■ Problem: Somewhere below is a line with "common name: northern house wren" and, later, a line with "order: Psittaciformes"; repeat those two lines and all the lines between them, exactly as they are.

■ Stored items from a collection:
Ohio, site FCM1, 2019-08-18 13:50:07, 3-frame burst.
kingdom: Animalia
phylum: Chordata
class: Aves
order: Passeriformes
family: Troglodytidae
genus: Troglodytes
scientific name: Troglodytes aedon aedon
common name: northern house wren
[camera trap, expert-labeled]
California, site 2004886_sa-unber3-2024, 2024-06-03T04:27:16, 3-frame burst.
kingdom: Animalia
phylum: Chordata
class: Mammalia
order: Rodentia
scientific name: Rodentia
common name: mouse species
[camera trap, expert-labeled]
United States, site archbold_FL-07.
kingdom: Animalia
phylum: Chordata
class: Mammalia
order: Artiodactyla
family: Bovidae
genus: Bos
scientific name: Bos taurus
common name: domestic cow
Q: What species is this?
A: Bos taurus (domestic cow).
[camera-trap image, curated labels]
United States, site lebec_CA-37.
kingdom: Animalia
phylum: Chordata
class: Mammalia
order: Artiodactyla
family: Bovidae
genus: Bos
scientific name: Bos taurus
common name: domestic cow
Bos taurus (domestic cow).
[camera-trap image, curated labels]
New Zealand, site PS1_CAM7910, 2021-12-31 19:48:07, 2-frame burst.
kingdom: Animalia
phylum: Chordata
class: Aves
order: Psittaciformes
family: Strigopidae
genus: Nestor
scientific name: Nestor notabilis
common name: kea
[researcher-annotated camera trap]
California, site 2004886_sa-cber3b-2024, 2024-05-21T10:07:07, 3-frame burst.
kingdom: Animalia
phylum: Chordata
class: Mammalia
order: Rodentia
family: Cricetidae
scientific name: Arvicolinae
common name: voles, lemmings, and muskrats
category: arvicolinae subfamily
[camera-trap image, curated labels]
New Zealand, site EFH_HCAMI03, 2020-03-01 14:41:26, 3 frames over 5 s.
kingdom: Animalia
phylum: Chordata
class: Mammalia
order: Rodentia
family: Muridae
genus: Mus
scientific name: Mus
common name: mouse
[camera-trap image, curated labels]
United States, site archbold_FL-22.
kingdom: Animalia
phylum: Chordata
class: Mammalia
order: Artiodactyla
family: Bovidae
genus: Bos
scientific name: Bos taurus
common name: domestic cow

■ Exercise answer:
common name: northern house wren
[camera trap, expert-labeled]
California, site 2004886_sa-unber3-2024, 2024-06-03T04:27:16, 3-frame burst.
kingdom: Animalia
phylum: Chordata
class: Mammalia
order: Rodentia
scientific name: Rodentia
common name: mouse species
[camera trap, expert-labeled]
United States, site archbold_FL-07.
kingdom: Animalia
phylum: Chordata
class: Mammalia
order: Artiodactyla
family: Bovidae
genus: Bos
scientific name: Bos taurus
common name: domestic cow
Q: What species is this?
A: Bos taurus (domestic cow).
[camera-trap image, curated labels]
United States, site lebec_CA-37.
kingdom: Animalia
phylum: Chordata
class: Mammalia
order: Artiodactyla
family: Bovidae
genus: Bos
scientific name: Bos taurus
common name: domestic cow
Bos taurus (domestic cow).
[camera-trap image, curated labels]
New Zealand, site PS1_CAM7910, 2021-12-31 19:48:07, 2-frame burst.
kingdom: Animalia
phylum: Chordata
class: Aves
order: Psittaciformes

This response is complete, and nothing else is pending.